German Allianz avoids risky assets after series of bankruptcies
German Allianz avoids risky assets after series of bankruptcies

German Allianz avoids risky assets after series of bankruptcies

By Kristina Sobol  

Budrigannews.com – Allianz (ETR:), for many years, one of the largest investors in the world has invested billions of dollars in property, wind farms, and even London’s sewage system. However, people who are familiar with the situation claim that the company is moving to substitute plain vanilla bonds for such “alternative” investments.

According to the individuals, who spoke on condition of anonymity, the new strategy adopted by the German company takes place in the midst of a radical shift in the environment for investing. This is because central banks are raising interest rates in an effort to contain runaway inflation, resulting in higher yields on mainstream assets.

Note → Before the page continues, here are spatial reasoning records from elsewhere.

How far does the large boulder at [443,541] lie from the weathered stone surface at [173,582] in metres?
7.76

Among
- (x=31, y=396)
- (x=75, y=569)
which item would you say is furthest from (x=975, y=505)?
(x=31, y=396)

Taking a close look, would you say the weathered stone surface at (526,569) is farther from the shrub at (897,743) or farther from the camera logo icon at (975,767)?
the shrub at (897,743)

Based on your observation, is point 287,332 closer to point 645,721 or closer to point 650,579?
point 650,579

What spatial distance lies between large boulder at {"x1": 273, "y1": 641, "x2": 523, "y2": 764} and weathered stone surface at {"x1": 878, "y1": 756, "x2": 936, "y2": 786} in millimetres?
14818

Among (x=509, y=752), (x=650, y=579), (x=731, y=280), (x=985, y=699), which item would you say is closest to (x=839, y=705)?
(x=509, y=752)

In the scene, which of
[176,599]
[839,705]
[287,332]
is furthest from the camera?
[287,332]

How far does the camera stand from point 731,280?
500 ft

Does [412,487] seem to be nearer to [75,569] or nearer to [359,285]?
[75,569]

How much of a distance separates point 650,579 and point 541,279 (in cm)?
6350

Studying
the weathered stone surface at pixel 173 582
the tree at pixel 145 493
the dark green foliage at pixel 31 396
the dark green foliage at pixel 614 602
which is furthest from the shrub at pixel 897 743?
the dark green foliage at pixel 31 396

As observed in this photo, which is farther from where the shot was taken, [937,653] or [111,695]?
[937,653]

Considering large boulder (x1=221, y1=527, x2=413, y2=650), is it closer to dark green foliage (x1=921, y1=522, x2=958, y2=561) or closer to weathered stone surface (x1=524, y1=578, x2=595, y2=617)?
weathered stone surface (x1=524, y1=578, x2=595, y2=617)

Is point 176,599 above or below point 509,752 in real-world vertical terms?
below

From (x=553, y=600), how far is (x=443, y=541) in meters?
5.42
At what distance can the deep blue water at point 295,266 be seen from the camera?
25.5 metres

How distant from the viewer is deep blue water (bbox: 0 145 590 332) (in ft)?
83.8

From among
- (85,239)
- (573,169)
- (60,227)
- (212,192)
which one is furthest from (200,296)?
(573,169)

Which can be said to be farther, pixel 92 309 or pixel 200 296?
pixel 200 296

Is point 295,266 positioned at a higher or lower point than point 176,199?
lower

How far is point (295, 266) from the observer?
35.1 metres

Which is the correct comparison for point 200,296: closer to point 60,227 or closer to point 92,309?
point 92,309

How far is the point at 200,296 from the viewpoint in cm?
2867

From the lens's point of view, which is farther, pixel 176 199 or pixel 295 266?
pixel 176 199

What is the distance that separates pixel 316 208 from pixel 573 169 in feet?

They emphasized that the new money would primarily be invested in fixed income rather than alternative investments and that the reallocation would not result in sudden sales.

The move by Germany’s largest financial institution in terms of assets and market value demonstrates a significant shift away from alternatives that boosted returns in an era of extremely low and even negative interest rates and toward the multi-trillion dollar market for investment-grade bonds, which keep governments afloat and pensioners fed.

After paying approximately $6 billion in fines and settlements for fraud in the United States, Allianz’s repositioning also coincides with efforts to restore its reputation. As a result, a portion of its U.S. asset management business agreed to a “death penalty”-like guilty plea for the offense, according to its own lawyers.

One person made the observation that the new investment strategy might be able to help restore Allianz’s solvency ratio, which is a measure of the company’s financial strength.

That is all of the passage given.